Cytolethal distending toxins (CDTs) are inhibitory cyclomodulins, which block eukaryotic cell proliferation and are produced by a diverse group of Gram-negative bacteria, including Escherichia coli strains associated with intestinal and extraintestinal infections. However, the mode of transmission of the toxin gene clusters among diverse bacterial pathogens is unclear. We found that Cdt-I produced by enteropathogenic E. coli strains associated with diarrhea is encoded by a lambdoid prophage, which is inducible and infectious.

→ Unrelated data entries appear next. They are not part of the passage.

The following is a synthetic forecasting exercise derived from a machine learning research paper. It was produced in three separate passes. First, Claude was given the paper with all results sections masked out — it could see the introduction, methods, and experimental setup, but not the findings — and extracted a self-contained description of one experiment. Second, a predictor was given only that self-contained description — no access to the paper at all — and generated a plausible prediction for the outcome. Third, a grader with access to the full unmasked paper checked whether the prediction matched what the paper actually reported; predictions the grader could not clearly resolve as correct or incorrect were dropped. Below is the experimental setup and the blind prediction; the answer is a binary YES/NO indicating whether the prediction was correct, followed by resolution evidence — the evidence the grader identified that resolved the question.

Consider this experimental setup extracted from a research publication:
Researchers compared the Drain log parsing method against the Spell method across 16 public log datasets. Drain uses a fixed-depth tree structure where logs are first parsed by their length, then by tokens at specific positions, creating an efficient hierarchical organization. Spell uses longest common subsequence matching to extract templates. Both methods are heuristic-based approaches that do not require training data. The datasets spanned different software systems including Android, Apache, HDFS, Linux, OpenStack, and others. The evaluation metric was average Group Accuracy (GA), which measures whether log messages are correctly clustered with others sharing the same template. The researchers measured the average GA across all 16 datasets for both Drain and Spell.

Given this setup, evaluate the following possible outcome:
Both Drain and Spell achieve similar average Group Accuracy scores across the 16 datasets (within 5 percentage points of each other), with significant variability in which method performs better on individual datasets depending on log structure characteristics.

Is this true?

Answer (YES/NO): NO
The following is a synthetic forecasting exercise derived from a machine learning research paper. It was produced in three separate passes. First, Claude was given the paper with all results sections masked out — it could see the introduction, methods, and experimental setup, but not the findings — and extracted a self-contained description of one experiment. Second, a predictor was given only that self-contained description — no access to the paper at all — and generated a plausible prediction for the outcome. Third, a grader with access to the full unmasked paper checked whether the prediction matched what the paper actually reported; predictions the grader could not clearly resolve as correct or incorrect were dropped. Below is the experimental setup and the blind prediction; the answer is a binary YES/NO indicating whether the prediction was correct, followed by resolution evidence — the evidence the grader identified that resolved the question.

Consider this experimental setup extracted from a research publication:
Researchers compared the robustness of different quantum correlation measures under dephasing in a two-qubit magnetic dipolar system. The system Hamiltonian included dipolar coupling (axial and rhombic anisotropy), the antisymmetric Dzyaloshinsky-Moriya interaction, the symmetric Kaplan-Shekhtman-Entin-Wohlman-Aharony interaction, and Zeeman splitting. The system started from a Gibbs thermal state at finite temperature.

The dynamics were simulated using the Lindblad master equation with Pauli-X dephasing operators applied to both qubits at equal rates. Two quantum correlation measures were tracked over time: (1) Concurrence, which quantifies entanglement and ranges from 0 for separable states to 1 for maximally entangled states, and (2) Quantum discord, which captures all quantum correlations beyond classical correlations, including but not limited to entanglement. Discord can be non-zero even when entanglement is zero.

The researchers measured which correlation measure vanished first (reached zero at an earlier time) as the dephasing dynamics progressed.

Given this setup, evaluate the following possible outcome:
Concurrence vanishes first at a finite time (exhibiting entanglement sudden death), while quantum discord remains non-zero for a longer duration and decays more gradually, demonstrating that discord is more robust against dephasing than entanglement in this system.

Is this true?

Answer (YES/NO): YES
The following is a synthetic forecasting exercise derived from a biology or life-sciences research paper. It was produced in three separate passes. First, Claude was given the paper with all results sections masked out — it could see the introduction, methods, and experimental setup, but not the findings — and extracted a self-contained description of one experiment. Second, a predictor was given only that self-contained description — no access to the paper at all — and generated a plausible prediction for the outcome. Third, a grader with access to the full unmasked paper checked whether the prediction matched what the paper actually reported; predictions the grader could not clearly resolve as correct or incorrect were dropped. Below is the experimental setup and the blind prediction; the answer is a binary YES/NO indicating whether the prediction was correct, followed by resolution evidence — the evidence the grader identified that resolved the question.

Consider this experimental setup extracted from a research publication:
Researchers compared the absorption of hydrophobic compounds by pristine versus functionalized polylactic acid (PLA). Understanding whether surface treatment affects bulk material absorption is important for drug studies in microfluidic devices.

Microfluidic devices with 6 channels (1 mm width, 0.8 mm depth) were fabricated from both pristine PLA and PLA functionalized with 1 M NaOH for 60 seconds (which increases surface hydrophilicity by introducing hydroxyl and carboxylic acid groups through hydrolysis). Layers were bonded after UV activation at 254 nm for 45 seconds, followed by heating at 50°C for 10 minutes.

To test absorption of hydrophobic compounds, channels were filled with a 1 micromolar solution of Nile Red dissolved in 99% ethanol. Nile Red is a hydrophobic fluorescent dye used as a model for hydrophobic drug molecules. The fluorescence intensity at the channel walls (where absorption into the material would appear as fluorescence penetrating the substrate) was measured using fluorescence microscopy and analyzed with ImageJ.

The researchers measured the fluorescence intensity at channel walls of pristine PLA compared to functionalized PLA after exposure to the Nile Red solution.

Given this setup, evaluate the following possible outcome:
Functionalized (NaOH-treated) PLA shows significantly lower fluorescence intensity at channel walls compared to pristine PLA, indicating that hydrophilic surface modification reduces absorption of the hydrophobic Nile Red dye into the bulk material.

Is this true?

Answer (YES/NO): NO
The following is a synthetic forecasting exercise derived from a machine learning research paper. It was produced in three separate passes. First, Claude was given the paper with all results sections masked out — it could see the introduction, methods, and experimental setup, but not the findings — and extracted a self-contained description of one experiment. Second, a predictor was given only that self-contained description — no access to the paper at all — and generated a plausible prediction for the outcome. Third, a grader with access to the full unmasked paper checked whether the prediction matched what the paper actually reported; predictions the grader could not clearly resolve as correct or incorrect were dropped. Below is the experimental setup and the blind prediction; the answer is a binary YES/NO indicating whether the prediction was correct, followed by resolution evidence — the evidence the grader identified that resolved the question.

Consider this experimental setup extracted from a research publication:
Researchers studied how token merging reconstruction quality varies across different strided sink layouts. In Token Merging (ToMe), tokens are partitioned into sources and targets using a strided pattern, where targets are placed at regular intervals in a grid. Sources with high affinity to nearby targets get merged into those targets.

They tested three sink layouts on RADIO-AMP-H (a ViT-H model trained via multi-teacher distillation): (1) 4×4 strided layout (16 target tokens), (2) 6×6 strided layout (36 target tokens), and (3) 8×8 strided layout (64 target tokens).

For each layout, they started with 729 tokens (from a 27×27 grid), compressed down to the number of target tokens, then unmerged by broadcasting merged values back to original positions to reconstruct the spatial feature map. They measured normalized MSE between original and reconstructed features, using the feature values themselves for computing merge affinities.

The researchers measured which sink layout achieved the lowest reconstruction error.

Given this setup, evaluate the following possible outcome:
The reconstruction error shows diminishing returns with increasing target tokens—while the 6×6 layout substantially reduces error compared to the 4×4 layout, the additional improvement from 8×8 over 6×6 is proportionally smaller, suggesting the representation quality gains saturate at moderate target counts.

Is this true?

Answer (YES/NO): NO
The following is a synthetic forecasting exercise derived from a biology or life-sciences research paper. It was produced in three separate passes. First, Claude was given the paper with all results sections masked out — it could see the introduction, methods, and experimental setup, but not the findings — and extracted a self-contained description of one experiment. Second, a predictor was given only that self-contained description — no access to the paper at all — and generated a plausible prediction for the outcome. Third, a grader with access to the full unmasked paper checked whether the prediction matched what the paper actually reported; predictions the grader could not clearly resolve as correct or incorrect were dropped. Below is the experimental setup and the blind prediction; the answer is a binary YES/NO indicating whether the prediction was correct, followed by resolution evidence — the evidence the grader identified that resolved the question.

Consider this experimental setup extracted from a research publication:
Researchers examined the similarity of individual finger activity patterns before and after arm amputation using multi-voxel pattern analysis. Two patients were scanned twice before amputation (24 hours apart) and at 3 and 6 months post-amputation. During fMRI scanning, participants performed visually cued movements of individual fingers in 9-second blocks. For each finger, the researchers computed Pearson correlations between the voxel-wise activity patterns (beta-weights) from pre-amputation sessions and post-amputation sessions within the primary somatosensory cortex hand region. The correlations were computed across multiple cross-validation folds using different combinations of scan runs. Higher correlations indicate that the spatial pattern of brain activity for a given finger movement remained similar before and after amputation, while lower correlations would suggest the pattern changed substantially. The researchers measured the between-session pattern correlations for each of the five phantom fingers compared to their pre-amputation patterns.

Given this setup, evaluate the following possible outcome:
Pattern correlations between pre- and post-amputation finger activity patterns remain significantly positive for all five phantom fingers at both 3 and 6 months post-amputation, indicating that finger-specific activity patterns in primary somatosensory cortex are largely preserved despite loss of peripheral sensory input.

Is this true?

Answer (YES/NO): YES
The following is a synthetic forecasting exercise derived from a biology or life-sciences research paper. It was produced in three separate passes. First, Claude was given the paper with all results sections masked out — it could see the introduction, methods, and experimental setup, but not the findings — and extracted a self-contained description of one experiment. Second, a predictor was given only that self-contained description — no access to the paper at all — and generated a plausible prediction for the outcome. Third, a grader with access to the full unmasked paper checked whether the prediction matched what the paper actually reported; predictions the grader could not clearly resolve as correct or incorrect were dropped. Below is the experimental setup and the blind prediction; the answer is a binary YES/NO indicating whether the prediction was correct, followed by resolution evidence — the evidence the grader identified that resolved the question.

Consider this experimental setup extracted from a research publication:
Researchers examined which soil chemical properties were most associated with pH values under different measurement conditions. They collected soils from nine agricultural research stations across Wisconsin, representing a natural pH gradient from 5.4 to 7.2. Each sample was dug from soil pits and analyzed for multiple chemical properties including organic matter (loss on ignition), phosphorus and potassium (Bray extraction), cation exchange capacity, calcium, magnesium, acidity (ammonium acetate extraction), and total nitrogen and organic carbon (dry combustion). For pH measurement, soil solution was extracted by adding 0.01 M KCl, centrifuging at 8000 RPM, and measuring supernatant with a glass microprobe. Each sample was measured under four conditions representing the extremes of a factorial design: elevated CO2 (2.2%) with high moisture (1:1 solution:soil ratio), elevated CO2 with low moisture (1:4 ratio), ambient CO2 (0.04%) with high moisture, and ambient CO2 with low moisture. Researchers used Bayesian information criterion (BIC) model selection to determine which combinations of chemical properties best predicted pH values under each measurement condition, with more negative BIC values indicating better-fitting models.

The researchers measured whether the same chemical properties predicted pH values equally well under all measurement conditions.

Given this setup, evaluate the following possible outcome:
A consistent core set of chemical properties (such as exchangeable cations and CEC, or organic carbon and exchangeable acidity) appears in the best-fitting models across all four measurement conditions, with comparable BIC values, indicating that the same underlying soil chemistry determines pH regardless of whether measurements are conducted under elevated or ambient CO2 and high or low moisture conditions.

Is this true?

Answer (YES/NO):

The genome of Cdt-I converting phage (CDT-1Phi) comprises 47,021 nucleotides with 60 predicted ORFs organized into six genomic regions encoding the head and tail, virulence, integrase, unknown functions, regulation, and lysis. The genomic organization of CDT-1Phi is similar to those of SfV, a serotype-converting phage of Shigella flexneri, and UTI89, a prophage identified in uropathogenic E. coli. Besides the cdtI gene cluster, the virulence region of CDT-1Phi genome contains sequences homologous to a truncated cycle inhibiting factor and a type 3 effector protein. Mutation analysis of susceptible E. coli strain C600 suggested that the outer membrane protein OmpC is a putative receptor for CDT-1Phi. CDT-1Phi genome was also found to integrate into the host bacterial chromosome forming lysogens, which produced biologically active Cdt-I. Furthermore, phage induction appeared to cause enhanced toxigenicity of the E. coli strains carrying lysogenic CDT-1Phi. Our results suggest that CDT-1Phi is the latest member of a growing family of lambdoid phages encoding bacterial cyclomodulins and that the phage may have a role in horizontal transfer of these virulence genes.

Fig. 1.

Electron micrograph showing the morphology of a CDT-1Φ virion. The hexagonal head (≈44 nm) and the long tail (≈150 nm) are characteristic of the family Siphoviridae.

Fig. 2.

Comparison of the functional structure of the CDT-1Φ genome with those of prophage UTI89, prophage-like element B171, and bacteriophage SfV. The numbers in the bars indicate the homology between CDT-1Φ and each phage (UTI89 prophage, B171-prophage-like element, or bacteriophage SfV). The numbers below the bars indicate the size of each region, and the vertical arrow at the top indicates the attP site.

Fig. 3.

Determination of the region of insertion of CDT-1Φ into the E. coli genome. (A) Schematic diagram showing the region of integration of CDT-1Φ genome in the chromosome of strain C600. The yjjG gene encodes nucleoside 5′-monophosphate phosphohydrolase, and prfC encodes peptide chain release factor RF-3. Arrows indicate the regions where PCR primers P1 and P2, as well as B1 and B2, anneal to the integrated phage and bacterial genome (see Results for details). (B) Ethidium bromide-stained agarose gel showing the amplicons from different combinations of PCR primers and template DNA. Lane 1, HyperLadderI; lanes 2–5, P1 and P2; lanes 6–9, B1 and P1; lanes 10–13, P2 and B2); lanes 14–17, B1 and B2; lanes 2, 6, 10, and 14, E. coli strain NT3363; lanes 3, 7, 11, and 15, E. coli strain C600 with CDT-1Φ; lanes 4, 8, 12, and 16, E. coli strain C600; lanes 5, 9, 13, and 17, CDT-1Φ genome. The combination of primers used and expected sizes of the respective amplicons are indicated below the gel.